World cup impact to kick along GDP growth

For the first time in its history Russia has won the right to host the football World Cup in 2018. For the country it will be one of the most expensive events and could well exceed the cost of the Sochi Olympics.

­We believed and we got it. The World Cup 2018 will take place in Russia. But how will it cost to fulfil the dream?

The organising committee has outlined a budget of $640 million dollars – but Prime Minister Putin says that's likely to prove a fraction of the eventual bill.

“Under preliminary estimates the construction of the stadiums and the neighbouring infrastructure will cost us 300 billion roubles. That’s about $10 billion dollars”.

But the championship involves a whole infrastructure that goes well beyond the stadiums – involving roads, hotels and airports.

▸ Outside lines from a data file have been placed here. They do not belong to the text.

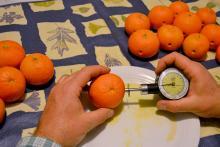 Consistenza dei frutti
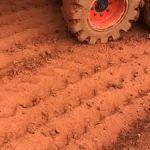 Análise da compactação do solo decorrente do tráfego de máquinas agrícolas é financiada pelo CNPq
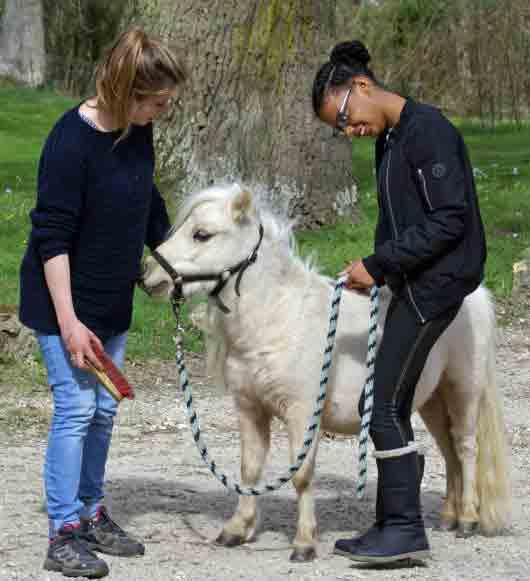 Owina et Palomina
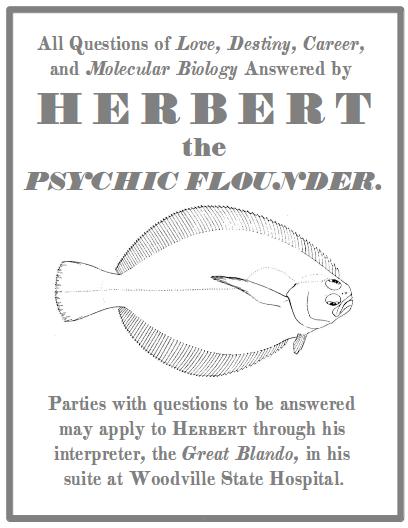 blando-herbert-the-psychic-flounder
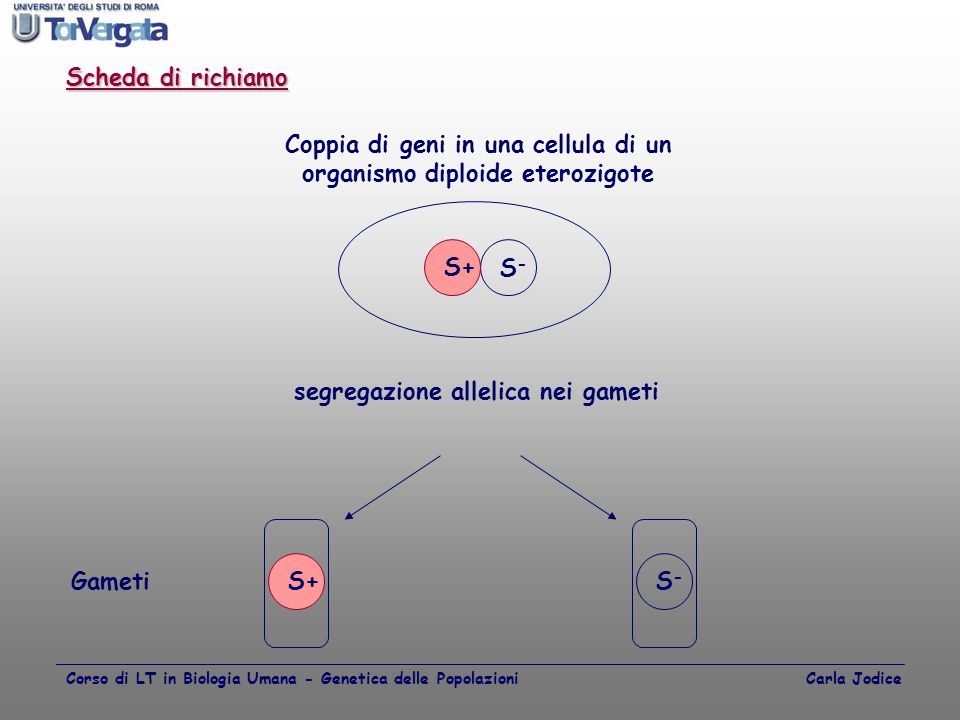 S+ S-S- Coppia di geni in una cellula di un organismo diploide eterozigote S+S-S- Gameti segregazione allelica nei gameti Scheda di richiamo Corso di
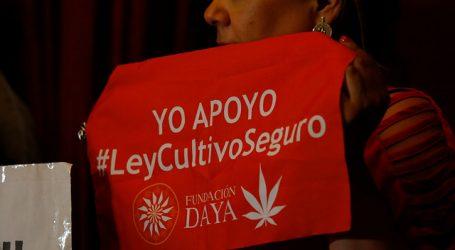 Cultivo colectivo de cannabis medicinal fue absuelto por corte de San Bernardo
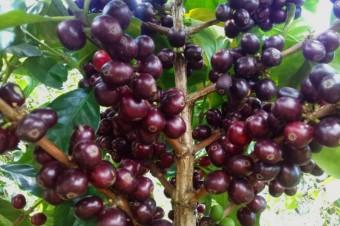 Sběr plodů kávovníku, foto zdroj: Nespresso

Aleksandr Arutyunov, President, VAO Intourist, says Russia has enough time and money.

“Such events as the Olympic Games or Football world cup are huge market drivers. If the state program for developing domestic tourism is tapped, as well as others sources, for the world cup, there will be budget money, state support and private investors. And everybody will benefit from it. It may also depend on how the Sochi Olympics go, and all who are interested, from tourists to market players and investors, will decide whether they’ll come to Russia in 2018 or not."

Even more important than what Russia spends will be what it earns. All World Cups are claimed to be economic winners for the host countries. Plamen Monovski of Renaissance Asset Managers says the total expenditures will be enormous but generate a major boost to the Russian economy.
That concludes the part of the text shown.